The determination of the gravimetric geoid is based on the magnitude of gravity observed at the topographic surface of the Earth. In order to satisfy Laplace’s equation, the masses between the surface of the Earth and the geoid must be removed or shifted inside the geoid. Then the gravity values have to be reduced to the geoid, forming the boundary values on the boundary surface. Gravity reduction techniques with unclassified height models usually presume that positive elevations are reserved for positive rock topography. Great lakes, however, are filled with water and may be situated partially or fully above sea level. In case of Lake Victoria, the whole lake including its bed floor is situated above sea level, i. e., having positive elevation (orthometric height).

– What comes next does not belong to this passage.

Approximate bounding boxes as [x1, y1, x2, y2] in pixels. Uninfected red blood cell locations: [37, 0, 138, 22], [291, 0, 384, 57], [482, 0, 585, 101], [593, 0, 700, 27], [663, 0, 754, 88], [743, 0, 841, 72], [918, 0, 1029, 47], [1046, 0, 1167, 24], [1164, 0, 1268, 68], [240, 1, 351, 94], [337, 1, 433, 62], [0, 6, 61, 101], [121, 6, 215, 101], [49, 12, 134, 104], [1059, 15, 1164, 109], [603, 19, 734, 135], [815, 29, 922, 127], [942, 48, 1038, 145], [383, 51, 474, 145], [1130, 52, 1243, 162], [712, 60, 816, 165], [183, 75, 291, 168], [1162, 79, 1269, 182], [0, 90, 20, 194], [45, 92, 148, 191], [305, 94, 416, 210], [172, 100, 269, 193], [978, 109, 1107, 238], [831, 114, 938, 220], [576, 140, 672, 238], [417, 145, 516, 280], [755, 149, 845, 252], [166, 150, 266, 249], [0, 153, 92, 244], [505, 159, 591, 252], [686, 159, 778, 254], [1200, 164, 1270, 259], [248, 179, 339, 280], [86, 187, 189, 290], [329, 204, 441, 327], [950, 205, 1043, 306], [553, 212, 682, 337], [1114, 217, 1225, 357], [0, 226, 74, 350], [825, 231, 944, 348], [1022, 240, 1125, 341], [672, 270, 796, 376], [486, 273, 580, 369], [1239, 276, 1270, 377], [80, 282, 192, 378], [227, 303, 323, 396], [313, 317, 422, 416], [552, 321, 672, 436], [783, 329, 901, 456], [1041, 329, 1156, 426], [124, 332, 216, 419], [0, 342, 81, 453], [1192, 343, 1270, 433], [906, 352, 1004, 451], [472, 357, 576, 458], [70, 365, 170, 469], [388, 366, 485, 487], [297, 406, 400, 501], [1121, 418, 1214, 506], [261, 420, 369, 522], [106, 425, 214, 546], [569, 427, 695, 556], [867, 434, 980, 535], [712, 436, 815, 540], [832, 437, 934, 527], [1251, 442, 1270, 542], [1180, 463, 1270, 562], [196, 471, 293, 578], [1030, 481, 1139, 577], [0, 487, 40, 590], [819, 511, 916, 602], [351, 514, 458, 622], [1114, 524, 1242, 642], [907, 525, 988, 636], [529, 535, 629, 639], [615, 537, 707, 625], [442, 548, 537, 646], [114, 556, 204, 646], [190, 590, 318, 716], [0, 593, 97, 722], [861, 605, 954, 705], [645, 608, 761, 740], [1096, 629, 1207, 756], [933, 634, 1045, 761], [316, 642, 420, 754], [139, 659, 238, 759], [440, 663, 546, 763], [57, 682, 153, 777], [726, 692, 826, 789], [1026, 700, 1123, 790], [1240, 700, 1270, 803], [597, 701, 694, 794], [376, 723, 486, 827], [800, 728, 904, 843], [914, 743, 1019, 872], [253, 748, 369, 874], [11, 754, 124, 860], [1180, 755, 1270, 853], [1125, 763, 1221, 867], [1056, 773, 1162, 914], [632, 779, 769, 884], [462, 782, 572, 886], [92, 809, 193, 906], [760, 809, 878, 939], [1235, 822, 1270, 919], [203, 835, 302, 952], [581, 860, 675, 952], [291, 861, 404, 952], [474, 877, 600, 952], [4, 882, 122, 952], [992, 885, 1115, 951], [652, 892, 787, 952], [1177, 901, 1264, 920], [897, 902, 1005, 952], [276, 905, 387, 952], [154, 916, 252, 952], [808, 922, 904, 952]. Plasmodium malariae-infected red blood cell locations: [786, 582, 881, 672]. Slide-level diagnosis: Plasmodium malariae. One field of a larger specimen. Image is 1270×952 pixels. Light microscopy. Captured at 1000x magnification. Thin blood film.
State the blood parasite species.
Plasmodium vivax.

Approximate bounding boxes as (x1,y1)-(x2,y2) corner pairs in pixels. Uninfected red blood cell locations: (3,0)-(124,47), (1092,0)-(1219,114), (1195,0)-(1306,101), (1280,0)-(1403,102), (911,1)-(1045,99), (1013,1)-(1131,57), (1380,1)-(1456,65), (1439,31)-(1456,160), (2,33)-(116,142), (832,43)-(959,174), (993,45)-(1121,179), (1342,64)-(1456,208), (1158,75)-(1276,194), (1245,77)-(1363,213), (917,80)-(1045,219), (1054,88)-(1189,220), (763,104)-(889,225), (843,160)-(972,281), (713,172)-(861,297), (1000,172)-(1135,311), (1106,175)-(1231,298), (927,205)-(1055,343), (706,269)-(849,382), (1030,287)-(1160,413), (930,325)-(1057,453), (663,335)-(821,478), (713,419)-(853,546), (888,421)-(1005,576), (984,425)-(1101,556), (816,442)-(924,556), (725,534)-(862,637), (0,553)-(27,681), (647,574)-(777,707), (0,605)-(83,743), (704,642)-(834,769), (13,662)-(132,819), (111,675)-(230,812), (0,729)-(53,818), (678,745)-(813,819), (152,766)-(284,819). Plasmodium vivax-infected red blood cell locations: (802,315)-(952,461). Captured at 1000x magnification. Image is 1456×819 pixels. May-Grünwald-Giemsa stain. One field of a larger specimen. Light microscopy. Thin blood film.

This leads to an obvious error in the topographic-isostatic reduction using, for example, the TC program (Forsberg in A study of terrain reductions, density anomalies and geophysical inversion methods in gravity, 1984; Forsberg and Tscherning in Sanso F, Rummel R (eds) Geodetic boundary value problems in view of the one centimeter geoid, Lecture notes in earth sciences. vol 65, pp 239–272, 1997. https://doi.org/10.1007/BFb0011707 ) by assuming rock topography filling the lake instead of water. The aim of this paper is to determine the effect of Lake Victoria on gravity reduction and geoid computation in Africa, as a prototype of the effect of great lakes on gravity reduction and geoid determination. The results prove that the masses of Lake Victoria have significant effect both on the reduced anomalies and on the computed geoid, which then have to be considered for precise geoid determination with correct density values.